That's bad. Which was very scary as you can imagine to the scientists involved. Right.
Because although they didn't prove it, they theorized that this indicated there was airborne spread of this particular strain of Ebola.
But thankfully,
the humans who were in direct contact
with the monkeys, all of them never developed any symptoms.
Although some did develop antibodies to Ebola,
so they took blood from the people and checked it later
and it looked like they had survived Ebola.
They had developed little antibodies, which are bad.
So what happened there, is it just harder
for that particular strain to, in fact,
to make the jump from monkeys to humans?
Exactly.
For some reason, this particular strain
is just not very adapted in fact in humans.
It's good at infecting monkeys.
And certainly it could, it got into the human bloodstream,
but as far as actually causing disease,
making people sick, it didn't do that.
Which, again, is a great relief since it may well have been airborne.
Right.
Throughout the 90s and then going into the 2000s, again, we saw little outbreaks here and there
in different parts of Africa, again in the Sudan and the DRC and then in Uganda and Gabon.
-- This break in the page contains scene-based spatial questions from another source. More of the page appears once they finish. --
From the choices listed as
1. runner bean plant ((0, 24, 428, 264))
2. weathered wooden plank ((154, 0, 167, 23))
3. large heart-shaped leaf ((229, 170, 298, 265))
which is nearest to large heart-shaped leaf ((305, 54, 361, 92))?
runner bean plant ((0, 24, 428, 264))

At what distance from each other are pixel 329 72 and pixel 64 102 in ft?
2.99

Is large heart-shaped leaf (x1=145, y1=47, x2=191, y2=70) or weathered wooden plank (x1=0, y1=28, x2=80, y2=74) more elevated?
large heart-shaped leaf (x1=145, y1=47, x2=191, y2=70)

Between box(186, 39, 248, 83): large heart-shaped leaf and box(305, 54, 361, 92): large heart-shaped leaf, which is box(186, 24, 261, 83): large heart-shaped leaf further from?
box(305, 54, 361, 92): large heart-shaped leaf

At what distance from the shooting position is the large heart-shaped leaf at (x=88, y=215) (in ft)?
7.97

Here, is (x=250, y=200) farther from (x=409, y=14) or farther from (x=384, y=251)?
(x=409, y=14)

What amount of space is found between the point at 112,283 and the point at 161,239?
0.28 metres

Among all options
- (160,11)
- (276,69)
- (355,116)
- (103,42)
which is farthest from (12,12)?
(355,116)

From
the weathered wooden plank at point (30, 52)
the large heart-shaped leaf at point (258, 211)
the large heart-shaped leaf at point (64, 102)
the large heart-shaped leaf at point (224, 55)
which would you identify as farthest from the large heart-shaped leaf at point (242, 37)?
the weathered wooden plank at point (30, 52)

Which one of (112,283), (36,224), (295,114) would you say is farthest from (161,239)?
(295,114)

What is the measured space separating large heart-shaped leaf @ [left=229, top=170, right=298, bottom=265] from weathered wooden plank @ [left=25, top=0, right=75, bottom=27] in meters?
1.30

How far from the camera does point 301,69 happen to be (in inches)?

And then we discovered the two, the other strains.
and Gabon, and then we discovered the two, the other strains, but up until currently, the single largest outbreak of Ebola virus anywhere had been about 400 cases.
So how did it, how did Ebola get its start with us, Sydney?
Well, Justin, I need to keep talking about this very important topic, but before I do
that, I'm, I'm going to have to insist you go visit our billing department.
Well, all right, fair enough.
Let's go.
So, Sidney, I ask again, how did Ebola make the jump to us?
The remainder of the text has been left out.